* [Work to complete]: Rename "foreground vegetation" to "front-row shrubs" in the records from the line with "How should the" through the end of the records. Reproduce only those lines, changing nothing else.

[Spatial query records]
---------------

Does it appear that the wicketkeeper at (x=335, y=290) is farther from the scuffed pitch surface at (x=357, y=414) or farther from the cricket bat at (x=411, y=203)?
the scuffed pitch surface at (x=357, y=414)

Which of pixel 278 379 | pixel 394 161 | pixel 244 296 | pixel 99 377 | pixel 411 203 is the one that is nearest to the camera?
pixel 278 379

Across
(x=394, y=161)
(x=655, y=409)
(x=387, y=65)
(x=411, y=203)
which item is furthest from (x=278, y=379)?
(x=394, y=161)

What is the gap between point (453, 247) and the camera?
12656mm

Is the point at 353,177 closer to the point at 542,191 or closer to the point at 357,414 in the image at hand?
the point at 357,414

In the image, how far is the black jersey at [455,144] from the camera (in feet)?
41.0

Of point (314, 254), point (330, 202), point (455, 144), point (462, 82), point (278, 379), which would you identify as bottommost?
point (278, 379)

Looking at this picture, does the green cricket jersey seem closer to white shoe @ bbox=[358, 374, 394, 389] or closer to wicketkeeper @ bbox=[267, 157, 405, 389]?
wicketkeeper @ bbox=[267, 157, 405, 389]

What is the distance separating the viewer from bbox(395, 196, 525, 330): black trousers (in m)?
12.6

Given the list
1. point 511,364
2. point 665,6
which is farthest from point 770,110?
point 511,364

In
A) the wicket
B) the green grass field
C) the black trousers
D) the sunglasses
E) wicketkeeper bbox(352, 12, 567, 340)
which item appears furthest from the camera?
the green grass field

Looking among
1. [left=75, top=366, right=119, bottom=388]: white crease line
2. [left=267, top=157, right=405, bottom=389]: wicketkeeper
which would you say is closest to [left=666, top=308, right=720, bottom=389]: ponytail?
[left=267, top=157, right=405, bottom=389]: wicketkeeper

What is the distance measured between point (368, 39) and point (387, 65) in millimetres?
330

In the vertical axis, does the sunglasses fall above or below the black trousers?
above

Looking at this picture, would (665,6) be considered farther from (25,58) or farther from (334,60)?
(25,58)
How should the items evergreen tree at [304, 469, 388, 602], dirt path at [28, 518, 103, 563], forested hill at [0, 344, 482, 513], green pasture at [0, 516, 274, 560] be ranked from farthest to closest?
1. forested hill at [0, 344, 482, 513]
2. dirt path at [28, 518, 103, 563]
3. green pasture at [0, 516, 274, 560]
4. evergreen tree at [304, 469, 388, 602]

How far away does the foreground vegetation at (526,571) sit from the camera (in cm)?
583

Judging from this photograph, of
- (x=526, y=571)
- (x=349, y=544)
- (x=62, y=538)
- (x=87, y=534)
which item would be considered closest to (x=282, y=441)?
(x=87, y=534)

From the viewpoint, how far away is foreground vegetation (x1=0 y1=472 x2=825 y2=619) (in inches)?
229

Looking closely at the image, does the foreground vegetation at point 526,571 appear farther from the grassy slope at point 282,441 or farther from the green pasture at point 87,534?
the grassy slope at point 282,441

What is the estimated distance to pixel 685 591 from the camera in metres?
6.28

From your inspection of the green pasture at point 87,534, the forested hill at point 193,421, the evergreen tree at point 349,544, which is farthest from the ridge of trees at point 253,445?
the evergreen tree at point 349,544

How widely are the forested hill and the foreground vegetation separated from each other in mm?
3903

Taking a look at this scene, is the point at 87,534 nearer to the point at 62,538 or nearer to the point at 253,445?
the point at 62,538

---------------

* [Exercise response]:
How should the items evergreen tree at [304, 469, 388, 602], dirt path at [28, 518, 103, 563], forested hill at [0, 344, 482, 513], green pasture at [0, 516, 274, 560] be ranked from farthest to closest?
1. forested hill at [0, 344, 482, 513]
2. dirt path at [28, 518, 103, 563]
3. green pasture at [0, 516, 274, 560]
4. evergreen tree at [304, 469, 388, 602]

How far away does the front-row shrubs at (526,571) sit from the camera (in cm)?
583

Judging from this photograph, of
- (x=526, y=571)
- (x=349, y=544)
- (x=62, y=538)
- (x=87, y=534)
which item would be considered closest to (x=282, y=441)?
(x=87, y=534)

From the viewpoint, how far away is front-row shrubs (x1=0 y1=472 x2=825 y2=619) (in inches)?
229

Looking closely at the image, does the front-row shrubs at point 526,571 appear farther from the grassy slope at point 282,441 or farther from the green pasture at point 87,534?
the grassy slope at point 282,441

What is the estimated distance to pixel 685 591 from the camera in metres?
6.28

From your inspection of the green pasture at point 87,534, the forested hill at point 193,421, the evergreen tree at point 349,544, which is farthest from the ridge of trees at point 253,445?
the evergreen tree at point 349,544

How widely are the forested hill and the front-row shrubs separated from each other in mm?
3903

Taking a look at this scene, is the point at 87,534 nearer to the point at 62,538 or nearer to the point at 253,445?
the point at 62,538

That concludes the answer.